Em 2013 uma instituição não governamental nos Estados Unidos publicou uma pesquisa interessante após entrevistar as pessoas em diferentes estados. Os dados revelaram que de cada dez coisas que os cidadãos possuem, na verdade só necessitam de quatro.

Observa-se, por exemplo, o desenvolvimento da espécie humana desde o Homem de Neandertal, para o qual a ingestão excessiva de gordura tinha uma finalidade: preservar a espécie, ajudar na sobrevivência durante os períodos de inverno. Neste período, onde a caça ficava mais rara e de alguma forma os alimentos não eram produzidos pela natureza, o Homem tinha que se preparar para a necessidade. E hoje já temos necessidade de ingerirmos tanta comida assim para nos mantermos vivos quando o inverno chegar? Pelo contrário, a comida em excesso, e levando em conta a sua qualidade, tornou-se um dos maiores ladrões da saúde.

Abraham Maslow observou os indivíduos e suas necessidades. Ele as chamou de necessidades básicas e as dividiu em grupos escalonados em forma de pirâmide. A de comer, a de dormir, a de fazer sexo, a de beber água, e outras ele as denominou de necessidades fisiológicas. “É inteiramente verdadeiro que o Homem vive apenas de pão quando não há pão. Mas o que acontece com os desejos do Homem quando há muito pão e sua barriga está cronicamente cheia?” (MASLOW, 1970). Maslow percebeu que para se galgar outros níveis que ele chamou de necessidades “superiores”, é preciso ter as primeiras satisfeitas.

Para Maslow fica muito difícil falarmos em ética, honestidade e justiça para quem não tem suas necessidades fisiológicas satisfeitas e pedir a esta sociedade que não vá para as ruas reclamar, nem fazer protesto. Muito menos esperar que tenhamos segurança social quando os próprios “bandidos” estão mais bem equipados e organizados do que aqueles que deveriam manter a segurança nas ruas. Ainda para o estudioso, o nível de reclamações e até a forma como uma sociedade reivindica suas necessidades, vai às ruas reclamar, reflete os valores da mesma.

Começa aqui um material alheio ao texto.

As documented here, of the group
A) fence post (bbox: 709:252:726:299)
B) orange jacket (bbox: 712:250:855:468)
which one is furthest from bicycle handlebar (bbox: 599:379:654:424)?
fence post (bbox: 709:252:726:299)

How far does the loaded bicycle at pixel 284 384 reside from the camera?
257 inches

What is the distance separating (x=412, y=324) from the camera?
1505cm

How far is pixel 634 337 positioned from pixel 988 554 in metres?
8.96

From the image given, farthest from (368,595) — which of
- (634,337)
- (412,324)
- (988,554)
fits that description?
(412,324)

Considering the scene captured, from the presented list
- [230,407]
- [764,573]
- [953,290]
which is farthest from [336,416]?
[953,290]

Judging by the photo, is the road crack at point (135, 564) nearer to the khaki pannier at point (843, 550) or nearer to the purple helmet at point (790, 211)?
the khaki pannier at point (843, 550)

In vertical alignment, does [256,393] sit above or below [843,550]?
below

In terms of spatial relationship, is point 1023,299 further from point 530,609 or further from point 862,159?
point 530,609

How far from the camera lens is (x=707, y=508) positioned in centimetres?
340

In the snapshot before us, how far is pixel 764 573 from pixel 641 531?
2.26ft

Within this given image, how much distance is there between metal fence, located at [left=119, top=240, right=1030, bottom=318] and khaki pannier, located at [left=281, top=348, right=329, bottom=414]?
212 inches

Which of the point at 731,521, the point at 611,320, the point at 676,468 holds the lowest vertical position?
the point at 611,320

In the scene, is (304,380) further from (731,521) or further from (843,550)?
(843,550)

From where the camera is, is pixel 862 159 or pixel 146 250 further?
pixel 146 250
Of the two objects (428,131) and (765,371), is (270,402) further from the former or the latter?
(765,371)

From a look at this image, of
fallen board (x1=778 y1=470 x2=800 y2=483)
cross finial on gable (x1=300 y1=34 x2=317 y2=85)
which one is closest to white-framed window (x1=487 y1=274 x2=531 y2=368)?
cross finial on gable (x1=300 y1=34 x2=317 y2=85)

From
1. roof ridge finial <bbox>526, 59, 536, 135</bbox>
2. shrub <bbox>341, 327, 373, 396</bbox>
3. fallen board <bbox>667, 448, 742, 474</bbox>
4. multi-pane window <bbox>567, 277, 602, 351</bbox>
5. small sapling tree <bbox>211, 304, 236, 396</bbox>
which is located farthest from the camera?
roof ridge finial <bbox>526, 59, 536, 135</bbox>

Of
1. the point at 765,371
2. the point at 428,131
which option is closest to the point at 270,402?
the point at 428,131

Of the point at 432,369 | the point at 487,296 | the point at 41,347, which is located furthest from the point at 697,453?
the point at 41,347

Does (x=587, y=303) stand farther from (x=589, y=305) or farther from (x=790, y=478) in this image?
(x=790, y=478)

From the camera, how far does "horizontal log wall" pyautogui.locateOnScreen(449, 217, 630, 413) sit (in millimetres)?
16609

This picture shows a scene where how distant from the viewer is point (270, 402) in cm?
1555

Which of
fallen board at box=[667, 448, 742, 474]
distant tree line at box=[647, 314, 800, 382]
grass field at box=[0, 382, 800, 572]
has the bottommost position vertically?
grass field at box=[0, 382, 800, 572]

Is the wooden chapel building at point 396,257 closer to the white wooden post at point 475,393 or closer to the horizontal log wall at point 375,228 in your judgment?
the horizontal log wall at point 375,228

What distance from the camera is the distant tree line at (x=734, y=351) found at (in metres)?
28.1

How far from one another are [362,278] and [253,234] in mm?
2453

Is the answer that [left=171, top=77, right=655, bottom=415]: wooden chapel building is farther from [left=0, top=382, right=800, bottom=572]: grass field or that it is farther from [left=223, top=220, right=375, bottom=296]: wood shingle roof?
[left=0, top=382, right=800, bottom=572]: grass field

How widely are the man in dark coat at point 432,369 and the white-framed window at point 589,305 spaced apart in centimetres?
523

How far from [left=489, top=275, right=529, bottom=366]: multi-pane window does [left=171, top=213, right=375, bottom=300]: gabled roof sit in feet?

Por outro lado, Maslow reflete acerca do momento em que a sociedade está demasiadamente absurdamente farta, ou, como ele chama, “enfadonha”, por ter vivido apenas da satisfação das necessidades tidas como “inferiores”. Países como a Dinamarca, a Noruega, a Suíça e o Japão registram altos índices de suicídio. E isto refletiria a chegada ao topo da pirâmide? O lugar em que os indivíduos se encontram satisfeitos seria motivador para alguém perder a vontade de viver? Não, não é isso!!! Para Maslow a tendência é que o Homem vá crescendo em seus anseios, aprimorando suas necessidades, mudando essencialmente seus valores e, assim, ele continua se satisfazendo, ou como diria Maslow, se auto-atualizando.

Após as necessidades fisiológicas, o Homem busca a de Segurança que lhe trará a estabilidade. Os altos índices de depressão, estresse pós-traumático, transtorno do pânico, transtorno de ansiedade generalizada têm também como causa a instabilidade social e as relações interpessoais, afinal de contas nos marcamos e na maioria das vezes estas marcas trazem traumas profundos, como se verifica no convívio em família. Para tanto resolvemos trocar nossa liberdade pela segurança em automóveis blindados, com alarmes, vidros elétricos, travas automáticas, sem se esquecer dos muros com cerca elétrica das residências e a vida isolada dos grandes condomínios. Já não se sai mais para ir às compras, as solicitamos em casa. O sociólogo Zygmunt Bauman, em seus tratados sociológicos, esclarece que trocamos a liberdade pela segurança, mas agora sufocados por tanta segurança, ou seja, “enfadados”, já não somos mais felizes, justamente por termos nos afastado de algo indissociável: a nossa natureza.

Sobre a natureza humana, Alfred Adler, psicólogo, também se aprofundou nestes estudos quando se referiu à perda de nossa liberdade ao nos afastarmos de nossa natureza. Em sua perspectiva, o mais curioso de tudo é que quanto mais vivemos com o outro mais somos independentes e livres. Todavia, frequentemente, pensamos o contrário. E ainda há quem pense que há liberdade e felicidade apenas para si. Sobre isto Cazuza, o poeta da música brasileira, escreveu que “As possibilidades de felicidade são egoístas, meu amor!!! Viver a liberdade, amar de verdade, só se for a dois!”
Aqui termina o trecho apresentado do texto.